§ What to do: Counting only lines that contain "Zealand", how many are there in the records below? Give the figure alone.

§ Dataset records:
<<<<

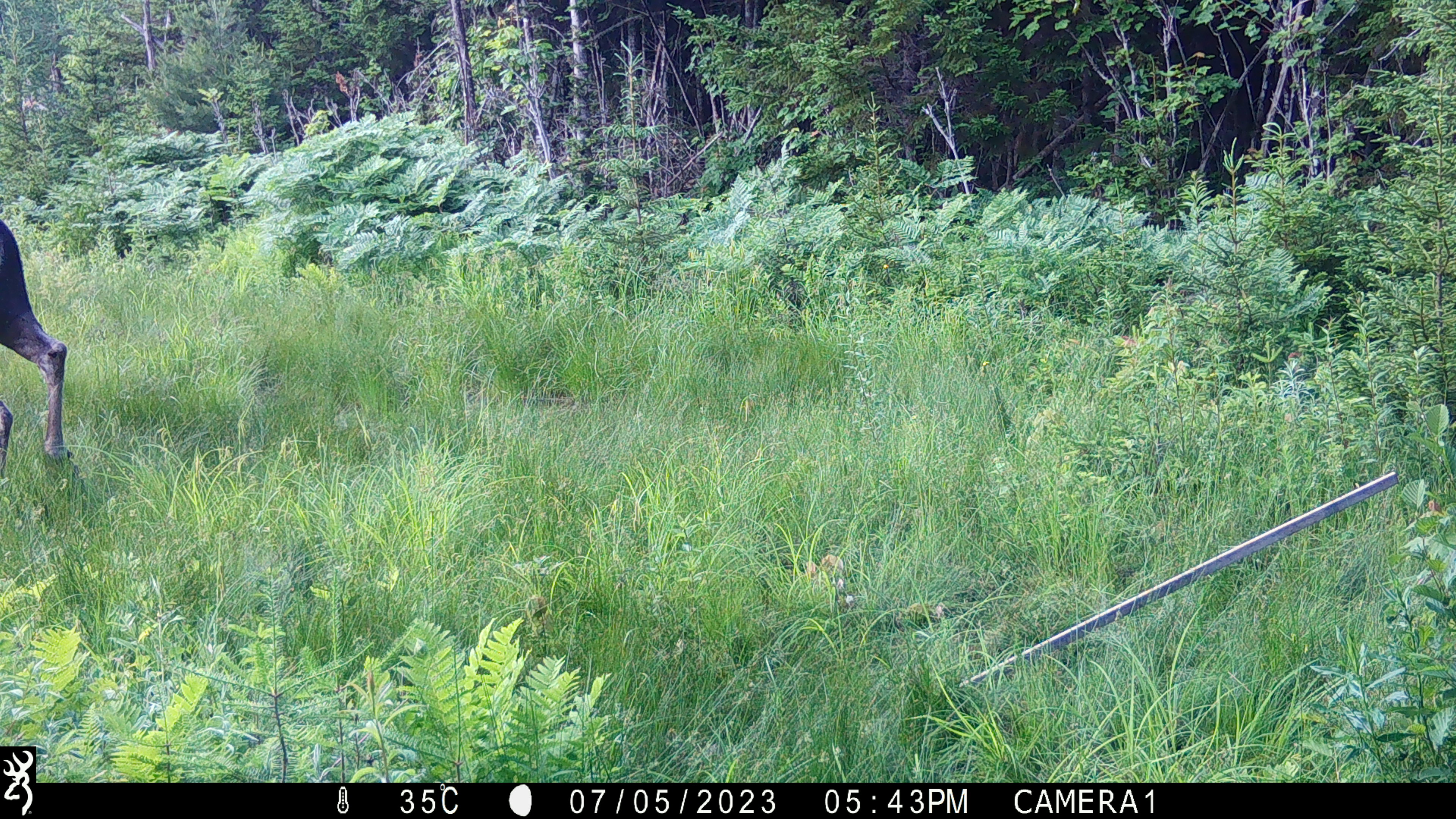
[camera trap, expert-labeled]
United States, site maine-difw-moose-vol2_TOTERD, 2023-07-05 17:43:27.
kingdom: Animalia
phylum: Chordata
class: Mammalia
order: Artiodactyla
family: Cervidae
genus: Alces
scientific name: Alces alces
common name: moose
Moose (Alces alces).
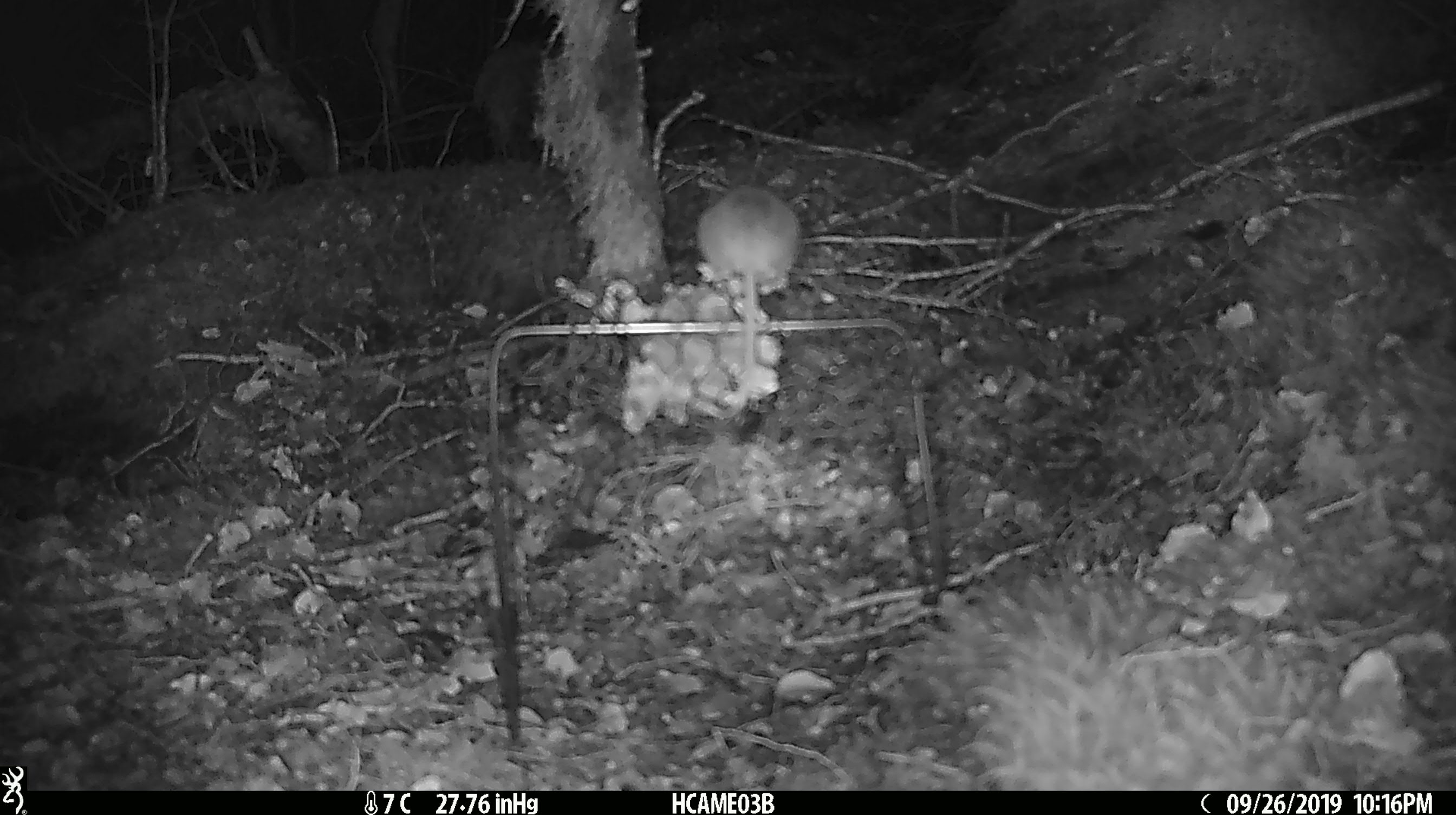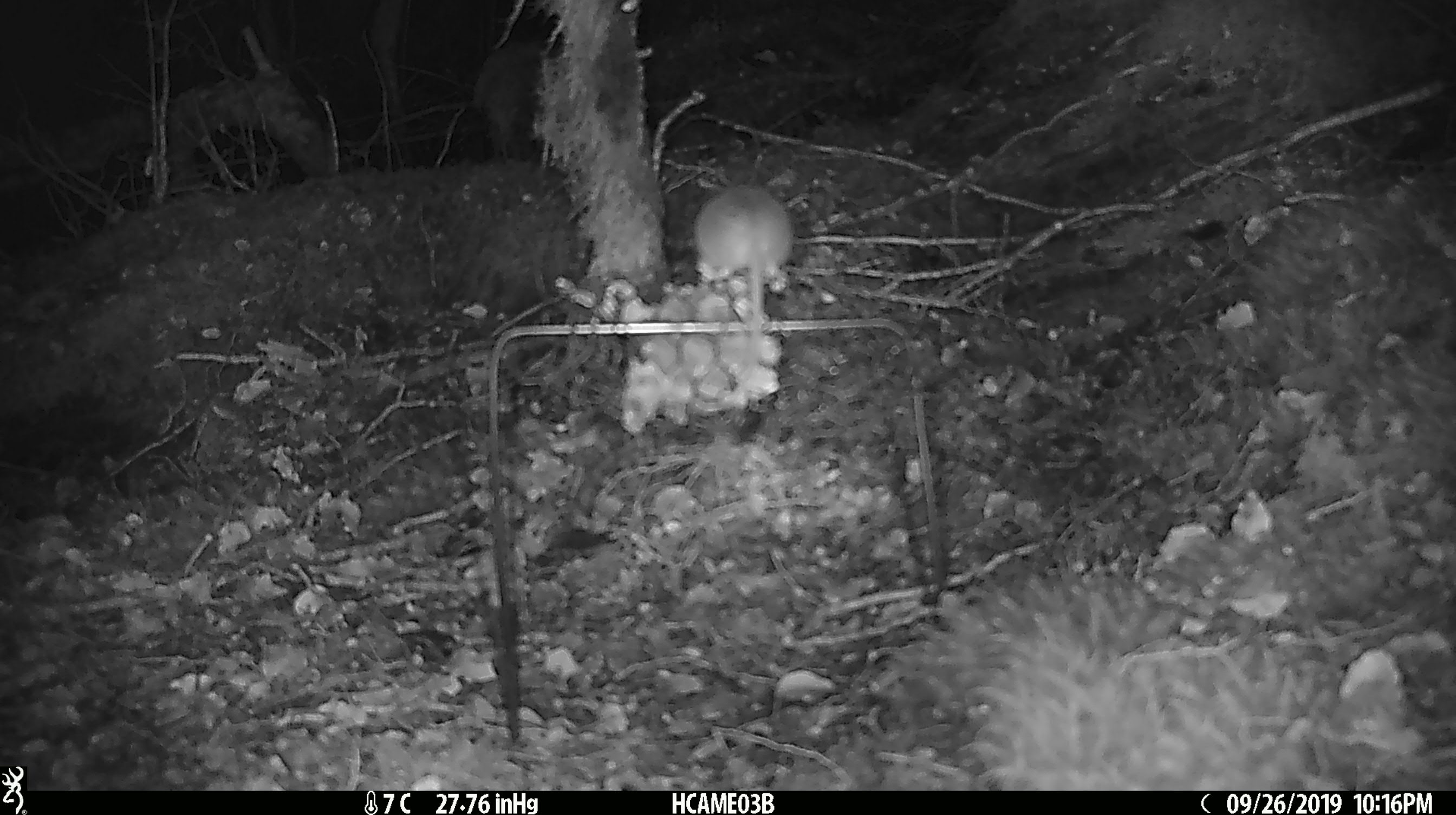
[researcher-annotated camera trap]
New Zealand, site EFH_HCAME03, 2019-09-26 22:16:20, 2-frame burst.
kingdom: Animalia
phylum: Chordata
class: Mammalia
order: Rodentia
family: Muridae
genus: Mus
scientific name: Mus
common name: mouse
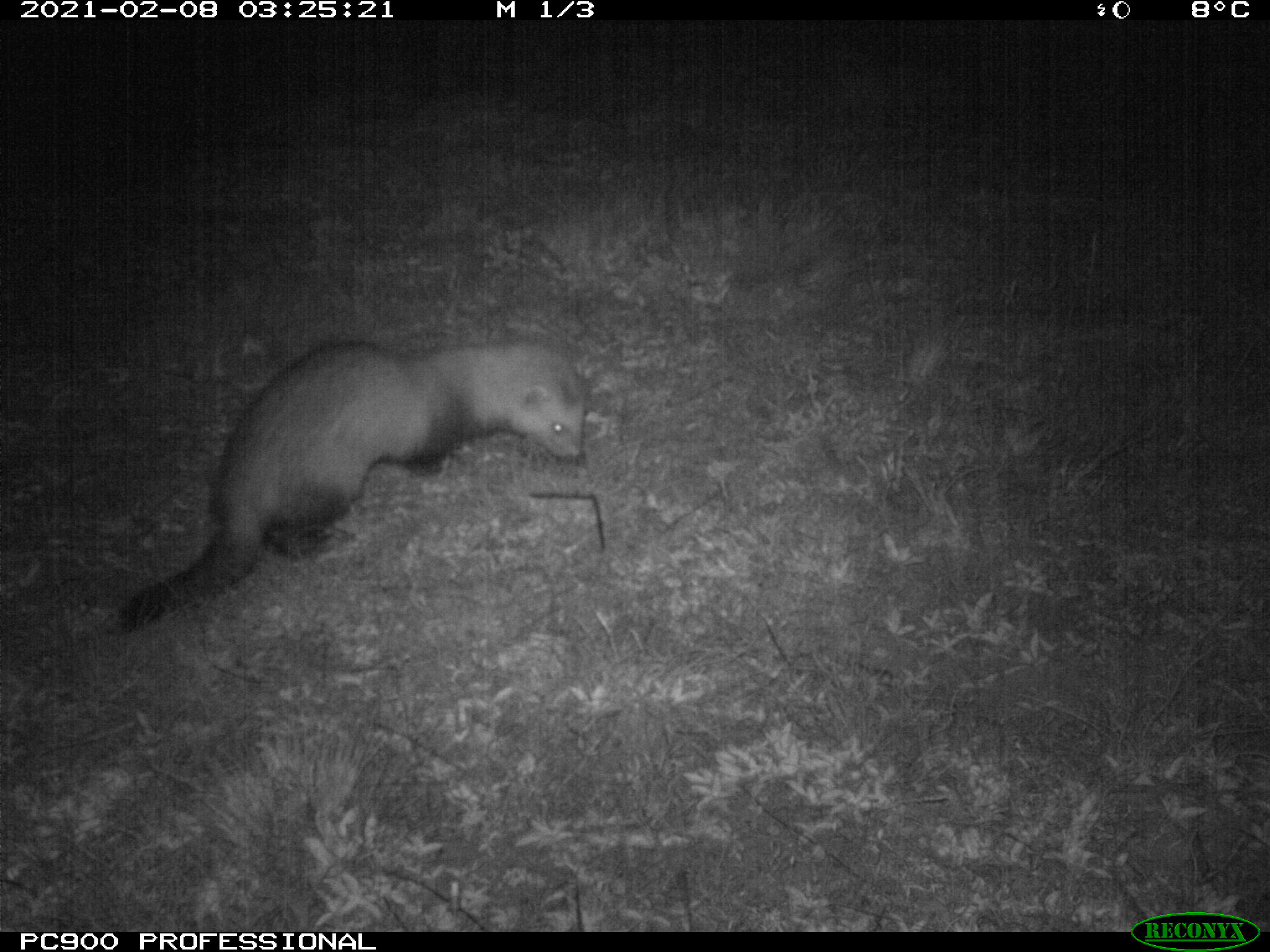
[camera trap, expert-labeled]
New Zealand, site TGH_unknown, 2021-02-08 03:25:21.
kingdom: Animalia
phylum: Chordata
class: Mammalia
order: Carnivora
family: Mustelidae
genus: Mustela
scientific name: Mustela furo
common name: ferret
Ferret (Mustela furo).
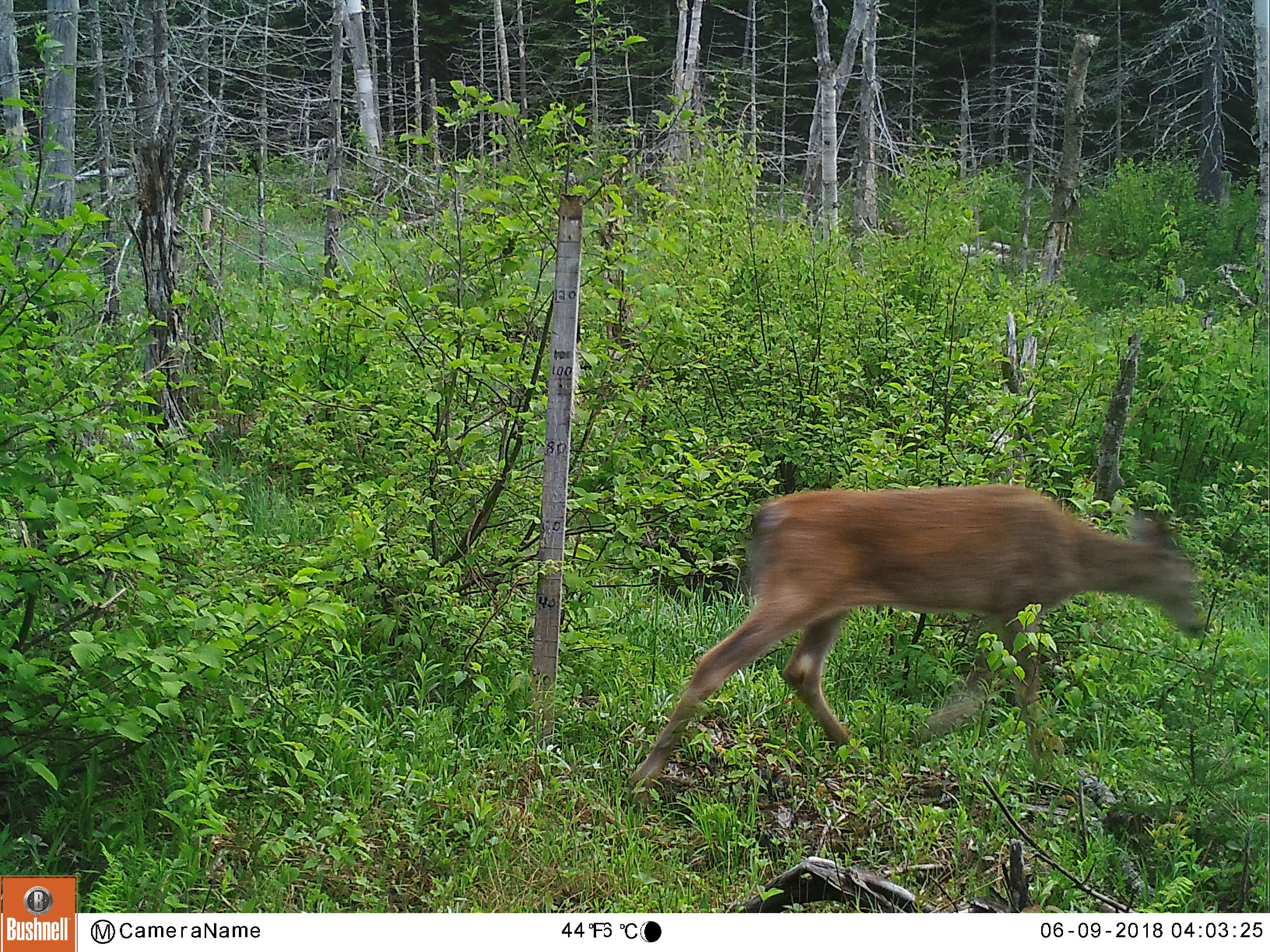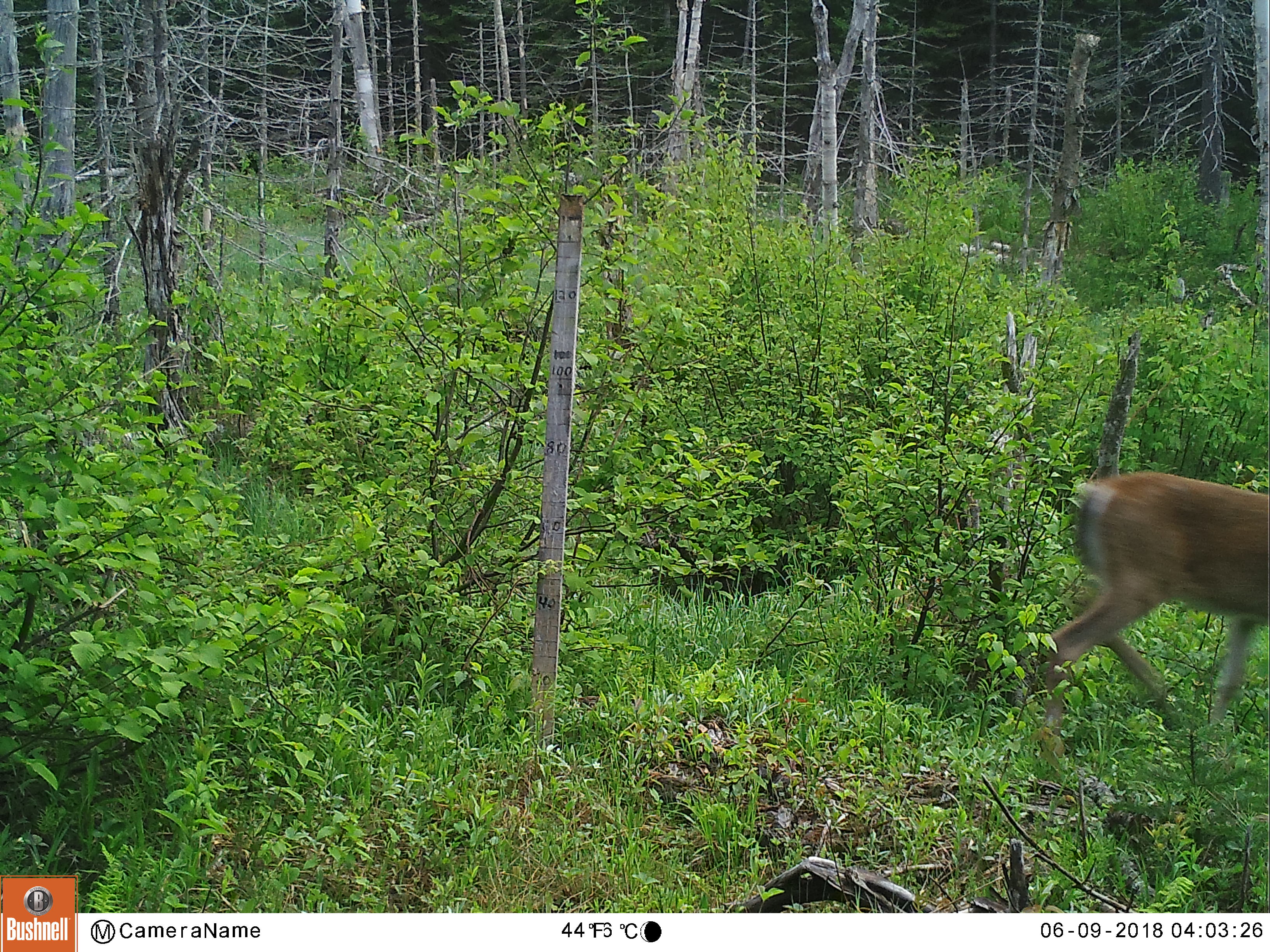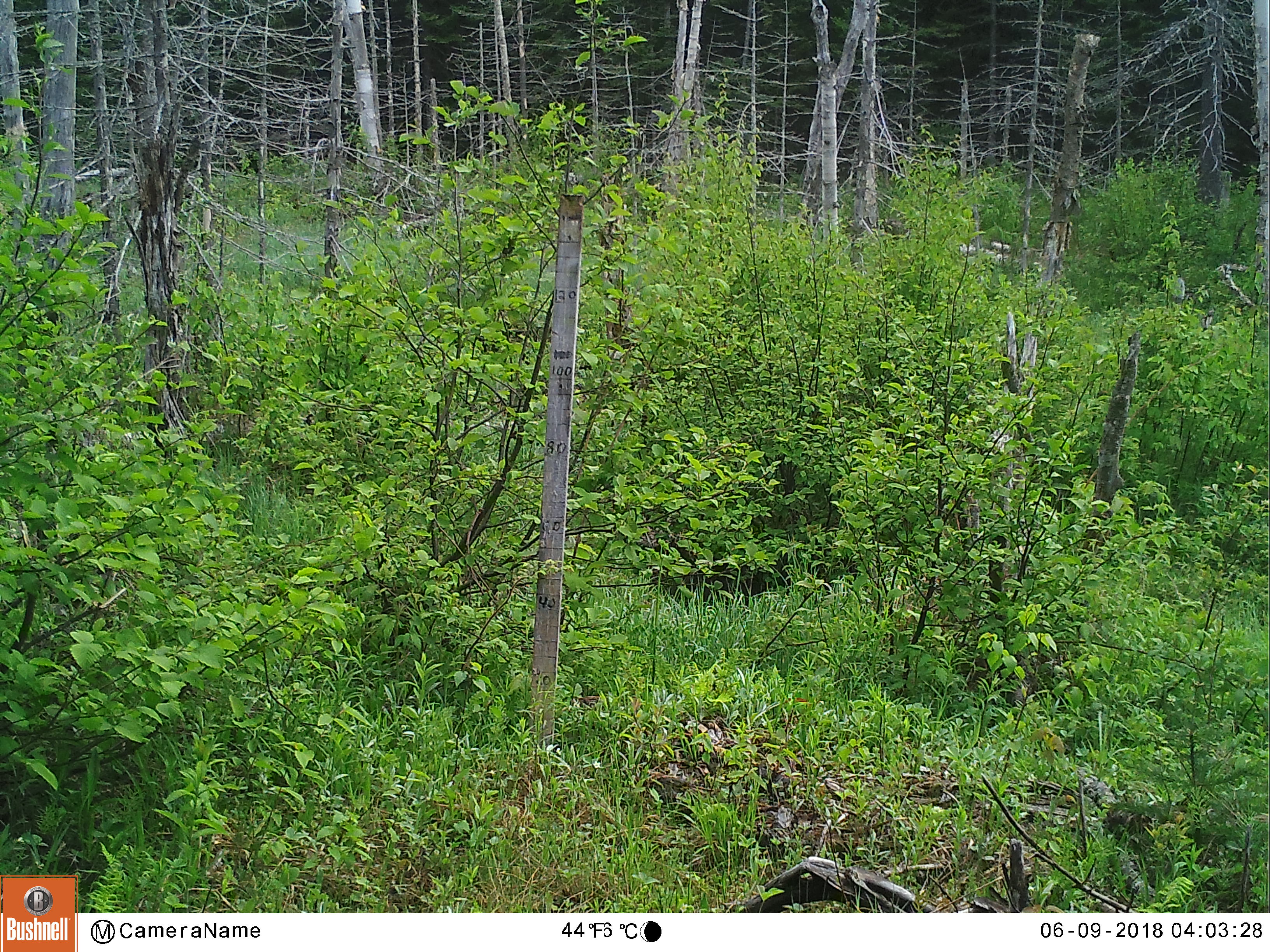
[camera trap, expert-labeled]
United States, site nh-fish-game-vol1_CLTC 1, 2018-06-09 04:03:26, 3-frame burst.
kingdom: Animalia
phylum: Chordata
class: Mammalia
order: Artiodactyla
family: Cervidae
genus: Odocoileus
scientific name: Odocoileus virginianus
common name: white-tailed deer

>>>>

§ Reply: 2